Thrombotic microangiopathy due to acquired complement factor I
deficiency in a male receiving interferon-beta treatment for multiple
sclerosis
Abstract
Interferon-beta, the most widely prescribed medication for multiple
sclerosis, is generally considered safe. Nevertheless, rarely serious
and/or life-threatening side effects have been reported such as
thrombotic microangiopathy. A few mechanisms have been proposed to
explain how interferon causes thrombotic microangiopathy, but
insufficient immunological studies have been unable to pin this
phenomenon down to a single pathophysiologic pathway. We report
thrombotic microangiopathy due to acquired complement factor I
deficiency in a male receiving interferon-beta treatment for multiple
sclerosis. After three years of starting the therapy, the 28-year-old
patient presented with malignant hypertension causing seizures, rapidly
progressive renal failure requiring hemodialysis, and hemolytic anemia.
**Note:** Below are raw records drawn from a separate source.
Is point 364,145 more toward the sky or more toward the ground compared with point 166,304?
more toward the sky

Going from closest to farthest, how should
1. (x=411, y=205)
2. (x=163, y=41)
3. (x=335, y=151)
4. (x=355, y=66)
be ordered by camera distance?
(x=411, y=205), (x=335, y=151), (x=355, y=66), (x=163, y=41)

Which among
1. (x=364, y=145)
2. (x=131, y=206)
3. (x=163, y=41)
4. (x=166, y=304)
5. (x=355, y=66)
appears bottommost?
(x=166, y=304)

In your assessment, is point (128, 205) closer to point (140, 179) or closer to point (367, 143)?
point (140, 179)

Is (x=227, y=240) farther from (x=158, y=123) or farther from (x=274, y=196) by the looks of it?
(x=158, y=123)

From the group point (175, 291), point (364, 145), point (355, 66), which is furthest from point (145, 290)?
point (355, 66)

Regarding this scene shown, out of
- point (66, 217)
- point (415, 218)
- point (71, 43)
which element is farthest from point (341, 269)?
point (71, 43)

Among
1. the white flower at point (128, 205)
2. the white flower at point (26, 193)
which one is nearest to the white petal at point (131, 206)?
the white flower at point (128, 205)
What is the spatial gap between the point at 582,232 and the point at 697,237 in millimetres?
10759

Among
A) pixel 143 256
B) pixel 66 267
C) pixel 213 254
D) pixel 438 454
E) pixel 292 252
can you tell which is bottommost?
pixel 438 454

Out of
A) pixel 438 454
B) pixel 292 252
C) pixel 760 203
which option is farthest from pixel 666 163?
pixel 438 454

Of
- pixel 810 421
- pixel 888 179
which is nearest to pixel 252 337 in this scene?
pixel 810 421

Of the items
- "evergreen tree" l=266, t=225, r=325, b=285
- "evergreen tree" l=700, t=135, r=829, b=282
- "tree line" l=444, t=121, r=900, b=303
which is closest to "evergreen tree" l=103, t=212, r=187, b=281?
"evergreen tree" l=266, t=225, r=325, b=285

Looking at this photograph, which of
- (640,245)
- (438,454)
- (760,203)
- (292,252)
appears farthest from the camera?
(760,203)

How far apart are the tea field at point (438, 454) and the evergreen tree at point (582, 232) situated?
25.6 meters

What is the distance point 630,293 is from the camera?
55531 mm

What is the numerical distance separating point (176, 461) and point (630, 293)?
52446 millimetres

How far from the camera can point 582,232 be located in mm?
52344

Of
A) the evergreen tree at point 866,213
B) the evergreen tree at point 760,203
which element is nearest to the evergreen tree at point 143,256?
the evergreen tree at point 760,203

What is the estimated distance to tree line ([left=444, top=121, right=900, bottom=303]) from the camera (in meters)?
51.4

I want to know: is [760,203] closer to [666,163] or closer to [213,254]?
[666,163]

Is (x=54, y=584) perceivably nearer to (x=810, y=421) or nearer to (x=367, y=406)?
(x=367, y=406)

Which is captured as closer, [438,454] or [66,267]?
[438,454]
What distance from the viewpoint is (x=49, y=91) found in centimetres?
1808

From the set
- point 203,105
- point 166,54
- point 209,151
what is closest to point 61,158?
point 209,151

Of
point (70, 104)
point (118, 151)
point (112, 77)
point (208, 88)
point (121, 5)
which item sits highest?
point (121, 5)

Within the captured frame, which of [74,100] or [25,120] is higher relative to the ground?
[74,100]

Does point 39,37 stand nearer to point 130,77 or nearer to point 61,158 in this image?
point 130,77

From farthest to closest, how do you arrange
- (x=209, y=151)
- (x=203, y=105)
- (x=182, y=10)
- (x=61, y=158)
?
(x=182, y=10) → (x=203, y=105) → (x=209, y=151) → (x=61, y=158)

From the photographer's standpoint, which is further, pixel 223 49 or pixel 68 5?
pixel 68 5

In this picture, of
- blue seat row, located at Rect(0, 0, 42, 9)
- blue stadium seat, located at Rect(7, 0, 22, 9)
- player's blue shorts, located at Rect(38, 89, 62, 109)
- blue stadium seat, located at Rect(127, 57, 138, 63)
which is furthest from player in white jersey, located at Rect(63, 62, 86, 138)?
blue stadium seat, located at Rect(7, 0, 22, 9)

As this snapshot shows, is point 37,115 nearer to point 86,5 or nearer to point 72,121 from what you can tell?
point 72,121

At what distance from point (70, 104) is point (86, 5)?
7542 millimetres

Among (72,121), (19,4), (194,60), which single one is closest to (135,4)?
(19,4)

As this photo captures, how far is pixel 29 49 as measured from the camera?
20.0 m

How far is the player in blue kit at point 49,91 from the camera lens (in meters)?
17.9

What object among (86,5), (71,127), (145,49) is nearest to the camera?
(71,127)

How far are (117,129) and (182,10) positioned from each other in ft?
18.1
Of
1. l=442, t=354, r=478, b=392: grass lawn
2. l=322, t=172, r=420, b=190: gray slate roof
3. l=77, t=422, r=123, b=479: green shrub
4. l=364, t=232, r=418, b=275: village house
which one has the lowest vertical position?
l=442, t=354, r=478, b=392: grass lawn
Corticosteroid and plasma exchange sessions permitted hemolysis control.
Nonetheless, the patient remained hemodialysis-dependent. Exploration of
the complement system found a complement factor I deficiency whose
activity normalized at the control carried out after two years. We
concluded that IFNβ treatment may cause complement factor I deficit,
which can lead to thrombotic microangiopathy and severe renal failure.